This is the first academic monograph to bring together two important areas of literary scholarship: the nineteenth-century French novel and contemporary post-psychoanalytic theories of the body.
This book mobilises the unexplored interpretative and critical potential of the figure of the taboo to interrogate accounts of the body in nineteenth-century French fiction. French realist texts are structured and driven by representations of the body and depend on the depiction of corporeal realities for the generation of narrative intrigue. But anxieties around bodily representation undermine realism’s claims of objectivity and transparency. Aspects of bodily reality which threaten les bonnes moeurs – gender identity confusion, voracious sexual appetite, disability, torture, murder, child abuse and unexplained or physically repulsive illness – whilst present in the texts, are rarely allowed to occupy the foreground and are instead spurned or only partially alluded to by writers and critics.

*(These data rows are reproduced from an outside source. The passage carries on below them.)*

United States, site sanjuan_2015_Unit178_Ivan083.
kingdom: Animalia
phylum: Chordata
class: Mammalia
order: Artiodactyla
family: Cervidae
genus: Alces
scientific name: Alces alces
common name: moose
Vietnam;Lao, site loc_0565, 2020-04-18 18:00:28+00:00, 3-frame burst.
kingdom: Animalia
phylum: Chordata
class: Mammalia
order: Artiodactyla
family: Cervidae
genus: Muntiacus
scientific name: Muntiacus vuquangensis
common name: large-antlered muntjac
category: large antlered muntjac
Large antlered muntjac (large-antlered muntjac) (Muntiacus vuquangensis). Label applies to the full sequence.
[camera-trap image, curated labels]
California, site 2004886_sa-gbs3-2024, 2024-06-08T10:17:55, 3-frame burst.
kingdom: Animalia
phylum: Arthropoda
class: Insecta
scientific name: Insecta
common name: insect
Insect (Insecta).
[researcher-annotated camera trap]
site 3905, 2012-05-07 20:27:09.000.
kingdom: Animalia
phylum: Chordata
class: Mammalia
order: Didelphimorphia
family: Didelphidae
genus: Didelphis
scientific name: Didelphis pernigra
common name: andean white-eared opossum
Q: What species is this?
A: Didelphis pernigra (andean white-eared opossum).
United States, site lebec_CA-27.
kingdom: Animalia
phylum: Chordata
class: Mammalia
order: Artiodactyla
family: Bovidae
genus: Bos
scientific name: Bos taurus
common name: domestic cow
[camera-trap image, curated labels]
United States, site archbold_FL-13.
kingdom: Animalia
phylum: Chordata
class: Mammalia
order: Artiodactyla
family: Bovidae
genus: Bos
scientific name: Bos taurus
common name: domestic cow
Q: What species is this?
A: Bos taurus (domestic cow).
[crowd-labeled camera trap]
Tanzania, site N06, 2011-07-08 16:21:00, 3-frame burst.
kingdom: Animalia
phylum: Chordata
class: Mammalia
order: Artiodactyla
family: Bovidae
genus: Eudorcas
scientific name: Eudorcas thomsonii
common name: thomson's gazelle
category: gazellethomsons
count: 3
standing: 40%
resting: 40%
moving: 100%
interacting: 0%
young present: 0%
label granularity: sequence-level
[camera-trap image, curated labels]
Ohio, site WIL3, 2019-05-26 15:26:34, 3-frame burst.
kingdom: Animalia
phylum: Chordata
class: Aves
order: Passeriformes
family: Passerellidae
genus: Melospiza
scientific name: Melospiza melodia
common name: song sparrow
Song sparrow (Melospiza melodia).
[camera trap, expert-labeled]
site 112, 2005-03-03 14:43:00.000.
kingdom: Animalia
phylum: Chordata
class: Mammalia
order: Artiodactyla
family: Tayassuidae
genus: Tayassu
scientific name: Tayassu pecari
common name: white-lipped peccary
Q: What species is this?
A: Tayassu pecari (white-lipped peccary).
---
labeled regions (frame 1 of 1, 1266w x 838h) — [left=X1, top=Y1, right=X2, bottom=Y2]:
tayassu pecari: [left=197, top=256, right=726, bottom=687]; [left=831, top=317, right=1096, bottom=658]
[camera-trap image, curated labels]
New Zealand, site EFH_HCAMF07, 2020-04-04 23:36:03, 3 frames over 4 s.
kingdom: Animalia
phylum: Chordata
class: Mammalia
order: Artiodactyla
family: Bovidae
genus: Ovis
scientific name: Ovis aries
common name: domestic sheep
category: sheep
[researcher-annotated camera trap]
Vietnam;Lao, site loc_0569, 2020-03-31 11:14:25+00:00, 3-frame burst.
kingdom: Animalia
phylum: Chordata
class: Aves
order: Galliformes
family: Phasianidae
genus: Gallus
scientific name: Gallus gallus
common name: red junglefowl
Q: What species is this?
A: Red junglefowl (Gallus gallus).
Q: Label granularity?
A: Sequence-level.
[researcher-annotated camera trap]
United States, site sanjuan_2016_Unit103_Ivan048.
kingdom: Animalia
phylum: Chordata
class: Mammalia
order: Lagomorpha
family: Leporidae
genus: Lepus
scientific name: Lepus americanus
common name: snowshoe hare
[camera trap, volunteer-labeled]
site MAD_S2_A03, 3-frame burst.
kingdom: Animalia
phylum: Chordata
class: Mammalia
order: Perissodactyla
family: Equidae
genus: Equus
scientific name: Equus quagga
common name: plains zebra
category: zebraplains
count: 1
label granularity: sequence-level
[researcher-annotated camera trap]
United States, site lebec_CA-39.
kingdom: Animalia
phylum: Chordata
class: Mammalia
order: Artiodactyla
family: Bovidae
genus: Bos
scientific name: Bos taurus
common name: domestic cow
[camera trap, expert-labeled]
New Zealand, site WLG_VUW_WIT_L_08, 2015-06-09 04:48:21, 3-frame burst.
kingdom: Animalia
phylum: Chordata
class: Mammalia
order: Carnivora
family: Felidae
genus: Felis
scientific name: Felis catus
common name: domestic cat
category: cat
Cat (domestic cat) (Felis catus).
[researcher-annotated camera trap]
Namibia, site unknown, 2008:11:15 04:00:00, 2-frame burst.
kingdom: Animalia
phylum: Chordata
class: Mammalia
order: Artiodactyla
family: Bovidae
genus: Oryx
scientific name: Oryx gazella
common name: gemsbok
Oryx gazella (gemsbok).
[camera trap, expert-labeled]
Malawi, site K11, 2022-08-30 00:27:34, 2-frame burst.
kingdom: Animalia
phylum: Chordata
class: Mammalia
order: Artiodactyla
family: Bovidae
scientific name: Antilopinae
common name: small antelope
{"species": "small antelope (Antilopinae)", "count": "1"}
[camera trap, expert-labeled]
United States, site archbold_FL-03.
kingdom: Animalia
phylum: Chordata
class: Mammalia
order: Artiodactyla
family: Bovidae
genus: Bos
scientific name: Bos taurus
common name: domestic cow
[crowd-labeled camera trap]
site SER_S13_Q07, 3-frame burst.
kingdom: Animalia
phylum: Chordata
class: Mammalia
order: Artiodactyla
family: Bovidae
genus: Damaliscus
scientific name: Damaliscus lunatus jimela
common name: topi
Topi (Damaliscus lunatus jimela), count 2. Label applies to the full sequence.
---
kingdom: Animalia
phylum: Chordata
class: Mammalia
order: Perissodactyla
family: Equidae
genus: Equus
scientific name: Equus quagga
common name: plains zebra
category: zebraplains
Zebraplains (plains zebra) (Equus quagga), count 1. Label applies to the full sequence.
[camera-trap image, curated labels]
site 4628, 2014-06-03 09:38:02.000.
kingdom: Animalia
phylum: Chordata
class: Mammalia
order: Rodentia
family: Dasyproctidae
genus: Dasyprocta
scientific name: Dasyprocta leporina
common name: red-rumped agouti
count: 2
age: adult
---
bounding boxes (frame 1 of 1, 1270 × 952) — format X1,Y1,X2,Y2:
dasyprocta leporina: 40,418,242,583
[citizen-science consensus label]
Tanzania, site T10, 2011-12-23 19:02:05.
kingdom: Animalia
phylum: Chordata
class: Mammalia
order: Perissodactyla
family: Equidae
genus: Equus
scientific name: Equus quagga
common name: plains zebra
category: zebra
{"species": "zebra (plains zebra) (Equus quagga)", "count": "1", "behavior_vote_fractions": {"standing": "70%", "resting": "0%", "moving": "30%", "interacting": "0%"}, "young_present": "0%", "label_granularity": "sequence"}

The taboo is a multivalent concept meaning both ‘consecrated’ and ‘forbidden’. The term’s resonances of prohibition and restriction align the taboo with the unspeakable, yet the very ambiguity of the term demands that taboos are defined and discussed in language. The struggle between the speakable and the unspeakable encapsulated in the figure of the taboo offers a new and powerful means of interpreting the realists’ representations of the body. The taboo bodies hidden in realist texts are amongst their most articulate. They frequently reveal their own secrets in unexpected ways but also tell of other apparently unrelated elements of bodily reality. In fact the taboo body is central to the realists’ means of representation as well as to their content. Through its development of a new critical framework – the taboo - this study reads realist texts alongside modern theorists of the body to reveal that realist texts, whether knowingly or incidentally, use the mechanism of the taboo to reflexively comment on their own creative processes. As such the figure of the taboo is used to plot an alternative model of author-reader relations based on the struggle to speak the unspeakable.